Trio de variedades convencionais de algodão do Brasil apresenta competitividade produtiva a baixos custos, em três regiões dos Estados Unidos, onde prevalecem cultivo do produto transgênico
A “Terra do Tio Sam” tem se mostrado produtiva em relação ao cultivo de três variedades convencionais de algodão – BRS 286, BRS 293 e BRS 335, desenvolvidas pela Empresa Brasileira de Pesquisa Agropecuária (Embrapa). Os testes, que já apresentam baixos custos de produção, vêm sendo realizados nos estados de Mississipi, Tennessee e Texas, nos Estados Unidos.
“Os primeiros testes demonstraram a excelente qualidade da genética da Embrapa”, garante o engenheiro agrônomo Rafael Vivian, gerente-adjunto de Mercado da Embrapa Produtos e Mercado (GO).
Conforme o especialista, que também é mestre em Fitotecnia e doutor em Agronomia, “a introdução de cultivares convencionais nos EUA, onde 98% dos plantios são do produto transgênico, é uma conquista para o Brasil participar do mercado internacional de sementes de algodão”.

● **Dados brutos**:

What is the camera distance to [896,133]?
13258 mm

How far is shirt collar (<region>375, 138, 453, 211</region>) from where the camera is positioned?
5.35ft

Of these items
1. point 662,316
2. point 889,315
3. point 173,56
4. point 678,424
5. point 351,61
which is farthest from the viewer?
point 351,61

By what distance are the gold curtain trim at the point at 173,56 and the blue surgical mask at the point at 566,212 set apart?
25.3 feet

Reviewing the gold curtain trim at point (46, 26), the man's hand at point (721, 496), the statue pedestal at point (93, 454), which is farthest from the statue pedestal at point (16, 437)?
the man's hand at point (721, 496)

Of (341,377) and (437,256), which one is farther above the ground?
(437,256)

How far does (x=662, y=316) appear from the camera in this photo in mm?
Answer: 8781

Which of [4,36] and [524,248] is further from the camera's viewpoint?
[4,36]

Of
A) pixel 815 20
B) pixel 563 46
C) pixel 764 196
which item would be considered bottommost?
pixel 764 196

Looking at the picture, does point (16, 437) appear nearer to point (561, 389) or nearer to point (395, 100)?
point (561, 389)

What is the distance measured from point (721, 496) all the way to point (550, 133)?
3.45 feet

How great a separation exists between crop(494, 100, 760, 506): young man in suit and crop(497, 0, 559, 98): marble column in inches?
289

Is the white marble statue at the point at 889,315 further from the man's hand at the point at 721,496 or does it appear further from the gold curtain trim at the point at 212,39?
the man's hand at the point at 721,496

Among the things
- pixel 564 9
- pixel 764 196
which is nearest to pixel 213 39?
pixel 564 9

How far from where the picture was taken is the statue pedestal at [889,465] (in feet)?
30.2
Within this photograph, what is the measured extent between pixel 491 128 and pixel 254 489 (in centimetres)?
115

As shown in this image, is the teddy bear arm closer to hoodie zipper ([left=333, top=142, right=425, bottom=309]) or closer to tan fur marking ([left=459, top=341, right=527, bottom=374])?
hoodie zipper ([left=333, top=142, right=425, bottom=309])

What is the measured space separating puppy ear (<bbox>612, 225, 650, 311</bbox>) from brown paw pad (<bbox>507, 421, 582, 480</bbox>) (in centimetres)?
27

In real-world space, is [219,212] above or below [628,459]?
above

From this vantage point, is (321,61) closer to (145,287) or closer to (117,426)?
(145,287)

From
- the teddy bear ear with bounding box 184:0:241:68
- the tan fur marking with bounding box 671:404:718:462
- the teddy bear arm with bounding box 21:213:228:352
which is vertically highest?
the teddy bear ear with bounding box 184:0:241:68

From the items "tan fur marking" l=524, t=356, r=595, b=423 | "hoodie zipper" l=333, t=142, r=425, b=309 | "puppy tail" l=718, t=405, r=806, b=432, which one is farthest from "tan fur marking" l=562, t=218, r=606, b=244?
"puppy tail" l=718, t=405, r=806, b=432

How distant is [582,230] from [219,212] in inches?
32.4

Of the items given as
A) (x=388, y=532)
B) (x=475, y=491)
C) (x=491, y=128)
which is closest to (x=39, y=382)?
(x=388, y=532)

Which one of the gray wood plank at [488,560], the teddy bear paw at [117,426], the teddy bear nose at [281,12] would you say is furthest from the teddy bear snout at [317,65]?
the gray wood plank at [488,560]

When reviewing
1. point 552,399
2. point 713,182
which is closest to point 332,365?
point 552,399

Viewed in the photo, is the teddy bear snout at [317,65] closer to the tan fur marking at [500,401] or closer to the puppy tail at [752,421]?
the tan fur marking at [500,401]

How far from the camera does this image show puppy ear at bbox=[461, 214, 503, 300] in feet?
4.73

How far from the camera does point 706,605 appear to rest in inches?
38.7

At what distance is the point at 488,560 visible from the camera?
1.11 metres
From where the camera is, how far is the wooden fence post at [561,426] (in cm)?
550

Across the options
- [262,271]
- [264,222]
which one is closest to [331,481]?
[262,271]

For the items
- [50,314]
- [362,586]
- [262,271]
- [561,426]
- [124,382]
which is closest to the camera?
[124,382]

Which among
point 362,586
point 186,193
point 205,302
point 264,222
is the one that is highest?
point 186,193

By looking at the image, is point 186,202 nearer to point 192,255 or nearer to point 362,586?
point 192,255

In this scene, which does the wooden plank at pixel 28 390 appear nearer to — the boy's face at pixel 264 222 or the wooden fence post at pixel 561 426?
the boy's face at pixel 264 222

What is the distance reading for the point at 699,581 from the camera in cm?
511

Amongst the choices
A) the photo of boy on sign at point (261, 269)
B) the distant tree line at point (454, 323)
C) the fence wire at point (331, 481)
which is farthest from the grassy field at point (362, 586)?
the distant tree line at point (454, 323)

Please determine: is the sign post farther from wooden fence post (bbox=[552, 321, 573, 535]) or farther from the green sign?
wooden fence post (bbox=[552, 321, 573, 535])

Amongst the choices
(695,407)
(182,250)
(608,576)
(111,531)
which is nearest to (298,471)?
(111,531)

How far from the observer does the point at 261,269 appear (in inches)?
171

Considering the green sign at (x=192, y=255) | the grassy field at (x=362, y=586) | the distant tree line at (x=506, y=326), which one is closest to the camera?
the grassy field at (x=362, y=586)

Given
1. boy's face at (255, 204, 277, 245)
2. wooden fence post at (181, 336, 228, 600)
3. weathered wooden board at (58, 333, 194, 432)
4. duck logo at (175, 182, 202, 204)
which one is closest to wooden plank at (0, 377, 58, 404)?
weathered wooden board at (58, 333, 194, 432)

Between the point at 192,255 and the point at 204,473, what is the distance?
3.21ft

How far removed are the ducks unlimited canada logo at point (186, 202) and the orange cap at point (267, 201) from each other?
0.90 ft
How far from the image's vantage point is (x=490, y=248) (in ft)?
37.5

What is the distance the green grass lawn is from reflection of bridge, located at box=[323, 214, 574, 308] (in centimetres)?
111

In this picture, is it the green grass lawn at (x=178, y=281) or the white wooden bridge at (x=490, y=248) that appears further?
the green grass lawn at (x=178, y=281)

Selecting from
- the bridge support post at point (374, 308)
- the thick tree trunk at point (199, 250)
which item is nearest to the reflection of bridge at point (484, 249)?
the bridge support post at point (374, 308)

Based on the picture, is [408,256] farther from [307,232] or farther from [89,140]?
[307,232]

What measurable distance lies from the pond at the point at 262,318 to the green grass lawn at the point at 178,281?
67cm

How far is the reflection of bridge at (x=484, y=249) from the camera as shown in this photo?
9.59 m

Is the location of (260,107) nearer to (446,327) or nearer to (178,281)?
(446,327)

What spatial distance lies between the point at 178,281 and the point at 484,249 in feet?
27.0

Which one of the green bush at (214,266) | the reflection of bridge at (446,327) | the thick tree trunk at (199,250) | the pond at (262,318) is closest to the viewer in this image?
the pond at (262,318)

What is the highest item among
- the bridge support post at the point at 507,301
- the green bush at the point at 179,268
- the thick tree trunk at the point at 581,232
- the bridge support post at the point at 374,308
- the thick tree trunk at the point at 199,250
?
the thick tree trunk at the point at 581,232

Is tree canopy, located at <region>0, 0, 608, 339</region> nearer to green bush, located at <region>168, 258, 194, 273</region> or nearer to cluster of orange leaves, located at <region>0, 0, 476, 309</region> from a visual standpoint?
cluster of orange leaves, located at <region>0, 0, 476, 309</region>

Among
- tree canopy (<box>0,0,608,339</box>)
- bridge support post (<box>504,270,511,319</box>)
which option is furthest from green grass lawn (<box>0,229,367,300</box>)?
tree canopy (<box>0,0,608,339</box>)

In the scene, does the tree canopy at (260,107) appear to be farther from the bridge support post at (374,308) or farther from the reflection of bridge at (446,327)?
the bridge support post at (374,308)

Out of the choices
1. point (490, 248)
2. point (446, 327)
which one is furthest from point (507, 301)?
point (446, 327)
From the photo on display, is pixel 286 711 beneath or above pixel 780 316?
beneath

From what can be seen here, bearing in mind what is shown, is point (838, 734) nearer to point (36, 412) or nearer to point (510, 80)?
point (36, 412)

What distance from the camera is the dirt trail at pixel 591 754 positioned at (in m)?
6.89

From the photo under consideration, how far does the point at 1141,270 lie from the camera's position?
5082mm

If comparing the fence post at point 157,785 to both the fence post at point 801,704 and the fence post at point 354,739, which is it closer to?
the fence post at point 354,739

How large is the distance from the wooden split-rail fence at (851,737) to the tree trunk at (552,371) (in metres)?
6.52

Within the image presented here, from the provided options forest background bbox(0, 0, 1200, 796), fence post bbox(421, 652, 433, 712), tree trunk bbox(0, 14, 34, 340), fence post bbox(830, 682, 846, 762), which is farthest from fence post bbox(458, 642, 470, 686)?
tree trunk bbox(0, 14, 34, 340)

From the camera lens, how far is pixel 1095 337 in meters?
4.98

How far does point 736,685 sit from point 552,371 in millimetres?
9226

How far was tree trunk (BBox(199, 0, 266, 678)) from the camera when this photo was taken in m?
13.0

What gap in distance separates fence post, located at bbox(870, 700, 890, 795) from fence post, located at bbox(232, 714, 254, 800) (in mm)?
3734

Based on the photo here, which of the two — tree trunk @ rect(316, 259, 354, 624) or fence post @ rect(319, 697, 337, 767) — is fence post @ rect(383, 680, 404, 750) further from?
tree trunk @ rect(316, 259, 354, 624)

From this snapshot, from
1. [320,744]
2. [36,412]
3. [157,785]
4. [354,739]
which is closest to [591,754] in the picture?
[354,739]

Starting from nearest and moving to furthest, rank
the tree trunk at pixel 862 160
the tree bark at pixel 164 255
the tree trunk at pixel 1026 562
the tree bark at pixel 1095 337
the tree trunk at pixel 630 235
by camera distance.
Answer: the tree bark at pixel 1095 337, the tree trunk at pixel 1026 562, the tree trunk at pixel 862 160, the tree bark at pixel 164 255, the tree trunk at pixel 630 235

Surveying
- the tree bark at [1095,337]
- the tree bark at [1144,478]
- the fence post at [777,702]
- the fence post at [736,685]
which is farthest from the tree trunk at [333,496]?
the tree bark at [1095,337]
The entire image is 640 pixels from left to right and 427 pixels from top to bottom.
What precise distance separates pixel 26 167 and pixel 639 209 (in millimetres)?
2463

● **Tarefas propostas**:
A: Reescreva o trecho do texto sobre o algodão brasileiro entre "Trio de variedades" e "e Mercado (GO).", inclusive, trocando "Estados Unidos" por "EUA".
B: Diga se cada afirmação a seguir está de acordo com o texto sobre o algodão brasileiro, respondendo sim ou não e citando as palavras do texto que decidem a questão. (i) Os testes com as variedades ocorrem no Mississipi, no Tennessee e no Texas. (ii) Nos EUA, cerca de metade dos plantios é de algodão transgênico. (iii) Rafael Vivian é doutor em Fitotecnia.

● **Respostas por tarefa**:
A:
Trio de variedades convencionais de algodão do Brasil apresenta competitividade produtiva a baixos custos, em três regiões dos EUA, onde prevalecem cultivo do produto transgênico
A “Terra do Tio Sam” tem se mostrado produtiva em relação ao cultivo de três variedades convencionais de algodão – BRS 286, BRS 293 e BRS 335, desenvolvidas pela Empresa Brasileira de Pesquisa Agropecuária (Embrapa). Os testes, que já apresentam baixos custos de produção, vêm sendo realizados nos estados de Mississipi, Tennessee e Texas, nos EUA.
“Os primeiros testes demonstraram a excelente qualidade da genética da Embrapa”, garante o engenheiro agrônomo Rafael Vivian, gerente-adjunto de Mercado da Embrapa Produtos e Mercado (GO).

B:
(i) Sim: "vêm sendo realizados nos estados de Mississipi, Tennessee e Texas".
(ii) Não: "onde 98% dos plantios são do produto transgênico".
(iii) Não: "mestre em Fitotecnia e doutor em Agronomia".